# Start of DATA ENTRIES
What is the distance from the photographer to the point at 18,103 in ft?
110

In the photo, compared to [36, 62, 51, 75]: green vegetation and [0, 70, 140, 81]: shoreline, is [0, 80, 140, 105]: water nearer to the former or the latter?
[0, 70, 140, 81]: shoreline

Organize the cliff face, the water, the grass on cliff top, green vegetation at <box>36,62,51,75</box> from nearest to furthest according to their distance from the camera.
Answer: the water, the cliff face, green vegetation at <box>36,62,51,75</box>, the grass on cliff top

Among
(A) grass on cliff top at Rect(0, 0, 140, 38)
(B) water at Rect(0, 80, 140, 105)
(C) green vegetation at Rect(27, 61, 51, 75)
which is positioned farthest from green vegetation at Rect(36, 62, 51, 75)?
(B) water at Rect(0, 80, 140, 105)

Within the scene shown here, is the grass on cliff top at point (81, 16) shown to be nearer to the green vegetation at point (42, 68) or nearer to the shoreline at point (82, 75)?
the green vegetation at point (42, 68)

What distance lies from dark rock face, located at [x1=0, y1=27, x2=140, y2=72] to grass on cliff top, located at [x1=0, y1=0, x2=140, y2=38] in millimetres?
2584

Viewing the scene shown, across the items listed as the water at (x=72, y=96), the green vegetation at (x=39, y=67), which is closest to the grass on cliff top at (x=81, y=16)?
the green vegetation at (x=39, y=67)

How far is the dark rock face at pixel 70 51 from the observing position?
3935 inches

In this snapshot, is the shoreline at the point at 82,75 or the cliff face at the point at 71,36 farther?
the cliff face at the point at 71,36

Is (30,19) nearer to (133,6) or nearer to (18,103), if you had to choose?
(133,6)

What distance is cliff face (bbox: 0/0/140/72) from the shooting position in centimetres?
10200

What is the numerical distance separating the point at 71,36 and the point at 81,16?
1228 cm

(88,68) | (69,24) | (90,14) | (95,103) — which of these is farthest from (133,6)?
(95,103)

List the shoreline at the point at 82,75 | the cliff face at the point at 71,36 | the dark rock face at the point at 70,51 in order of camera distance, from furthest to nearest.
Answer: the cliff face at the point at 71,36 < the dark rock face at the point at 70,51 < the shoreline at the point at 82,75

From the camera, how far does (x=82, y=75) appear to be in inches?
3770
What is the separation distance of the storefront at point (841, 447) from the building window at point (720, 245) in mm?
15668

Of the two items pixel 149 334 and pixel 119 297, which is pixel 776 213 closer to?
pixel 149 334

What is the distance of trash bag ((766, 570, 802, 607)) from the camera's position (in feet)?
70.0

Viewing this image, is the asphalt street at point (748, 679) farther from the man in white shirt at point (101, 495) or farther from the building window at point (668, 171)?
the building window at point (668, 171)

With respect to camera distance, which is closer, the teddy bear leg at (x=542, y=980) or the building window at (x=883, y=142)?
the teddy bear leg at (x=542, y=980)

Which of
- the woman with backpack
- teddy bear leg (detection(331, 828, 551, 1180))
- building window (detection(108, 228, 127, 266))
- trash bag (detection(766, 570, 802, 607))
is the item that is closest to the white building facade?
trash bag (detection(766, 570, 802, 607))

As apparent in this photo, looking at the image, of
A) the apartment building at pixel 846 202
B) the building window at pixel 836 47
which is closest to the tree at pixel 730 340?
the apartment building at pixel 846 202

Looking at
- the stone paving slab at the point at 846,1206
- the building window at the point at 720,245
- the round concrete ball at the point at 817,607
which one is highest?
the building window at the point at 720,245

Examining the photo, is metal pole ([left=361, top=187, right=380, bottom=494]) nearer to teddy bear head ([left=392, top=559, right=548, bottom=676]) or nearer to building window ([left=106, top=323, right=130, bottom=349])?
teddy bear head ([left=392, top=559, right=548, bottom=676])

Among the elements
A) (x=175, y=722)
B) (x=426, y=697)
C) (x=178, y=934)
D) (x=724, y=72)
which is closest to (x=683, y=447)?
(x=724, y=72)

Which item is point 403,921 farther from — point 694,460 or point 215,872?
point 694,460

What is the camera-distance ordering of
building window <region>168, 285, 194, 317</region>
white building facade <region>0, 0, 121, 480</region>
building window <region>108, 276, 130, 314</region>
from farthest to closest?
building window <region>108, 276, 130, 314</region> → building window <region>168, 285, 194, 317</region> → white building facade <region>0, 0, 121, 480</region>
# End of DATA ENTRIES
**DIRECTIONS**
The lines to quote run from the one containing "As apparent in" through the final line of the material above; please give them exactly, both ends included, and nothing else.

**SOLUTION BELOW**
As apparent in this photo, looking at the image, of
A) the apartment building at pixel 846 202
B) the building window at pixel 836 47
which is closest to the tree at pixel 730 340?
the apartment building at pixel 846 202

Looking at
- the stone paving slab at the point at 846,1206
- the building window at the point at 720,245
- the round concrete ball at the point at 817,607
which one is highest?
the building window at the point at 720,245

Examining the photo, is metal pole ([left=361, top=187, right=380, bottom=494]) nearer to teddy bear head ([left=392, top=559, right=548, bottom=676]) or nearer to building window ([left=106, top=323, right=130, bottom=349])?
teddy bear head ([left=392, top=559, right=548, bottom=676])

Among the elements
A) (x=175, y=722)
B) (x=426, y=697)
C) (x=178, y=934)
D) (x=724, y=72)
which is closest to (x=683, y=447)?
(x=724, y=72)

Which item is point 403,921 farther from — point 694,460 or point 215,872?
point 694,460

What is the camera-distance ordering of
building window <region>168, 285, 194, 317</region>
white building facade <region>0, 0, 121, 480</region>
building window <region>108, 276, 130, 314</region>
from farthest to closest?
building window <region>108, 276, 130, 314</region> → building window <region>168, 285, 194, 317</region> → white building facade <region>0, 0, 121, 480</region>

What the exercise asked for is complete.